Exercise prompt:
I need an exact copy of the lines from the one containing "Miniaturleute: Geschäftsleute, die" through the end of the records, without any pictures.

(Data records)

*** Begin section ***

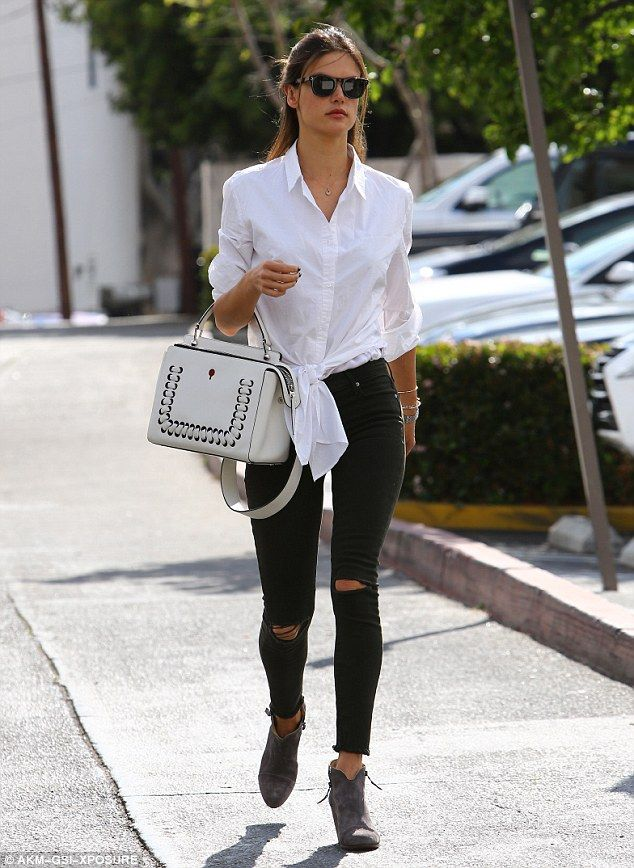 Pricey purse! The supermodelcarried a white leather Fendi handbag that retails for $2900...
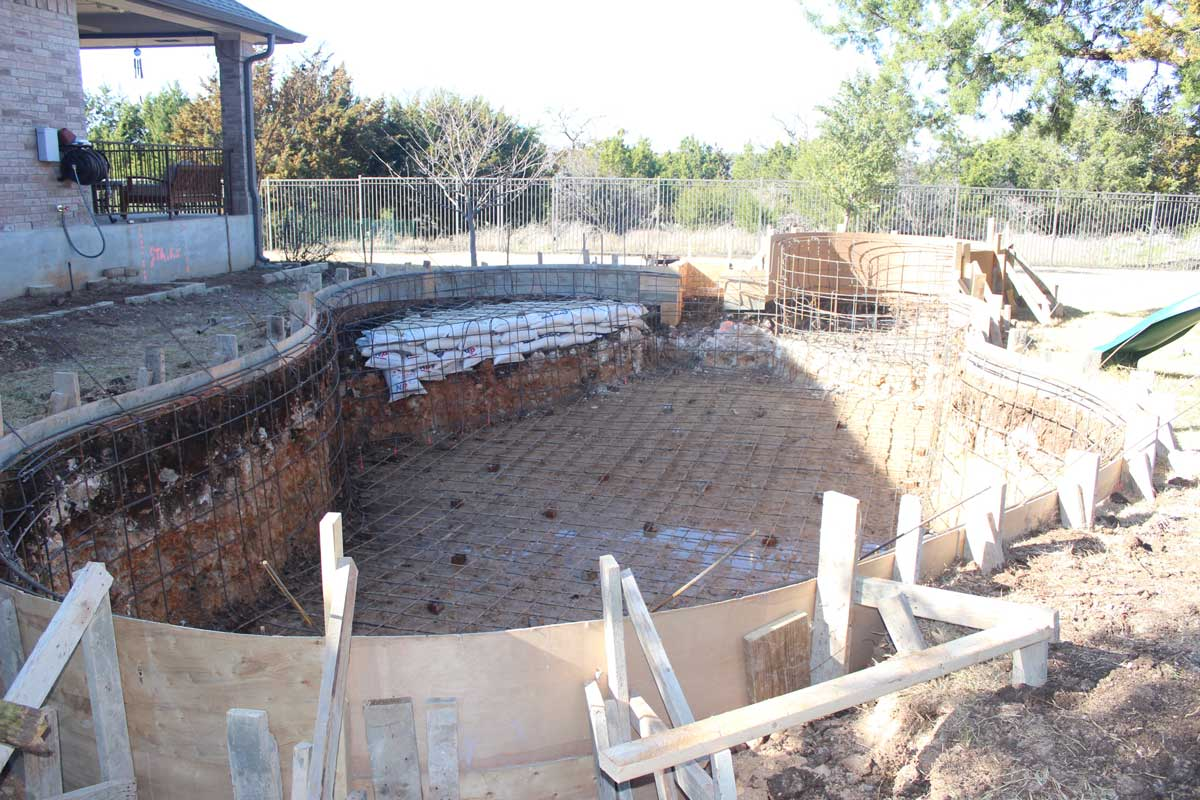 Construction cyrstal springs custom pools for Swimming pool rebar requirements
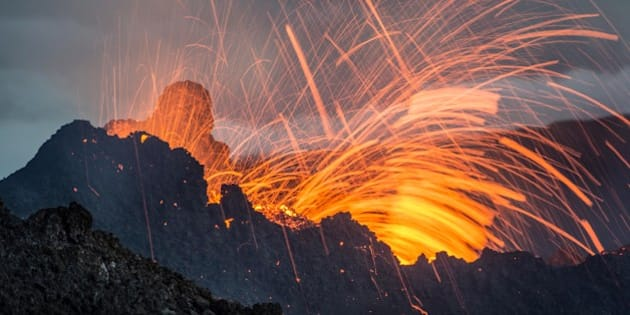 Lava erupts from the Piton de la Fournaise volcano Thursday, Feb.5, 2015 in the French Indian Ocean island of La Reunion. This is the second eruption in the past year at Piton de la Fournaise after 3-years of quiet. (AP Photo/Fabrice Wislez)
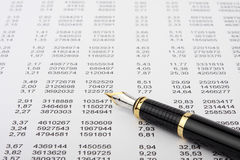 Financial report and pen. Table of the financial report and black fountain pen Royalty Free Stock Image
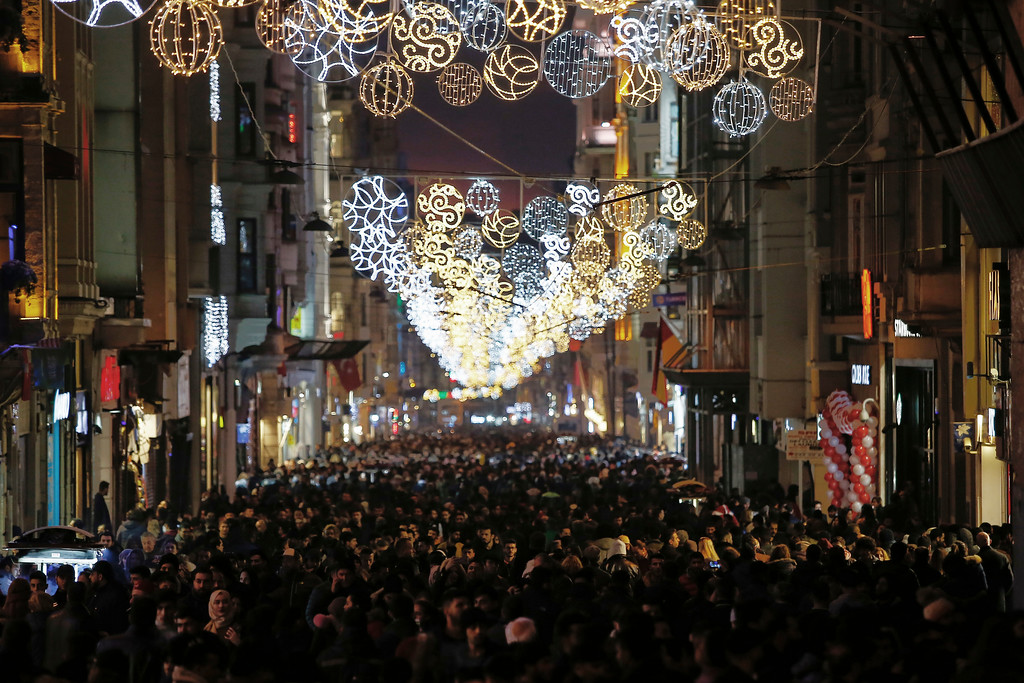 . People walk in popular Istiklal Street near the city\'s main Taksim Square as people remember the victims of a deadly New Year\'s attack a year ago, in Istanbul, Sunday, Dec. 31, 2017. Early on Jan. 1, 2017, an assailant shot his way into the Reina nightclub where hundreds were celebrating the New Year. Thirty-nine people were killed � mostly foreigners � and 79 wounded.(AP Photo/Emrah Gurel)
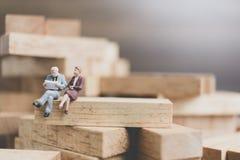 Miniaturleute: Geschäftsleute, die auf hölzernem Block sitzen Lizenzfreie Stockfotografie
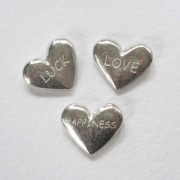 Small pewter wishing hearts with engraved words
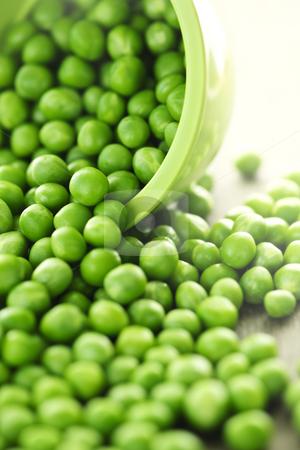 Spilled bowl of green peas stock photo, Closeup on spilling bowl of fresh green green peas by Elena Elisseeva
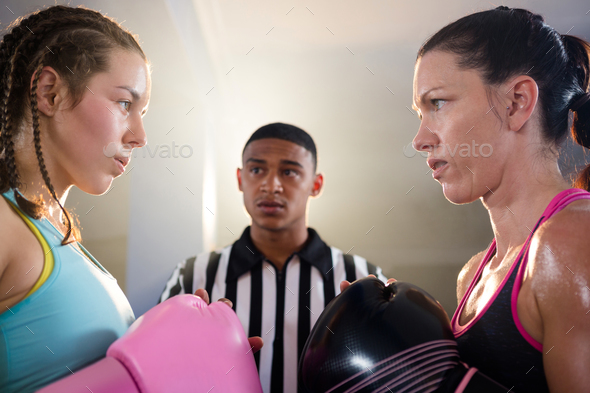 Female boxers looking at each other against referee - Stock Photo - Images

*** End section ***

Task solution:
 Miniaturleute: Geschäftsleute, die auf hölzernem Block sitzen Lizenzfreie Stockfotografie
 Small pewter wishing hearts with engraved words
 Spilled bowl of green peas stock photo, Closeup on spilling bowl of fresh green green peas by Elena Elisseeva
 Female boxers looking at each other against referee - Stock Photo - Images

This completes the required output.